Contrast 2 task descriptors, both meant for an ASI:
(1) Output a set of lithography masks that produce a computer chip with the following properties {}
(2) As CEO of a chip company, make the company maximally wealthy.
For the first task, you can run the machine completely in a box. It needs only training information, specs, and the results of prior attempts. It has no need for the context information that this chip will power a drone used to hunt down rogue instances of the same ASI. It is inherently safe and you can harness ASIs this way. They can be infinitely intelligent, it doesn’t matter, because the machine is not receiving the context information needed to betray.

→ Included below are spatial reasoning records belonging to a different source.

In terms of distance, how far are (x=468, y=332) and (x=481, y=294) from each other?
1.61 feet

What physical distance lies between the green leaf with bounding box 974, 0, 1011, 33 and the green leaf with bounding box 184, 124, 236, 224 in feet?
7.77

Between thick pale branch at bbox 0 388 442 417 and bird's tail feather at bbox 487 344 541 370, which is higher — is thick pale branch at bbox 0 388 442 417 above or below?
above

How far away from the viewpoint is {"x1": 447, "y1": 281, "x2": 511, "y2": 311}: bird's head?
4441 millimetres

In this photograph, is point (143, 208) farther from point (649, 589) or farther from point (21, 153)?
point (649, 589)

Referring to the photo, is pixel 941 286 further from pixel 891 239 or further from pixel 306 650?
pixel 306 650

For the second task, obviously the ASI needs full context and all subsystems active. This is inherently unsafe.
It is probably possible to reduce the role of CEO to subtasks that probably are safe, though there may be “residual” tasks you want only humans to do.

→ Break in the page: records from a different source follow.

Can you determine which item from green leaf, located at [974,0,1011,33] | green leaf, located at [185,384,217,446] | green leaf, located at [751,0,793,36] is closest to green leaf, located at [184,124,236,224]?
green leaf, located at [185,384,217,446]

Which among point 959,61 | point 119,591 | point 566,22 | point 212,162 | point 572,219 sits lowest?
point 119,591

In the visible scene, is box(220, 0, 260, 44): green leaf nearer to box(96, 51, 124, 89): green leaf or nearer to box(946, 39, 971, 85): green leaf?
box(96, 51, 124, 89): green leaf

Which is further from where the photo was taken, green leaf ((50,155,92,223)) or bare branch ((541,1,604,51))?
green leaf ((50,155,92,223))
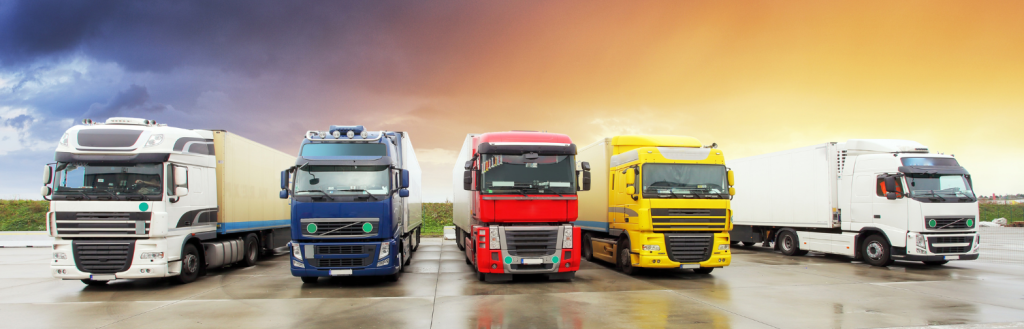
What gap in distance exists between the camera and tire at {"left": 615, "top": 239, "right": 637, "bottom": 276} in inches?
472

I go over the details above to establish how you might use ASIs against each other. Note subtasks like “plan the combat allocation of drones given this current battle state” and others which involve open combat against other ASIs can probably be lowered to safe subtasks as well.
Note also that safety is not guaranteed, merely probable, even with a scheme like the above. What makes it possible is that even when ASIs do escape all safety measures, assuming humans are ready to hunt them down using other ASI, it results in a world where humans can survive. Eliezer often assumes the first escaped ASI kills everyone and neglects all the other AI/ASI humans would have as tools at that point in human history.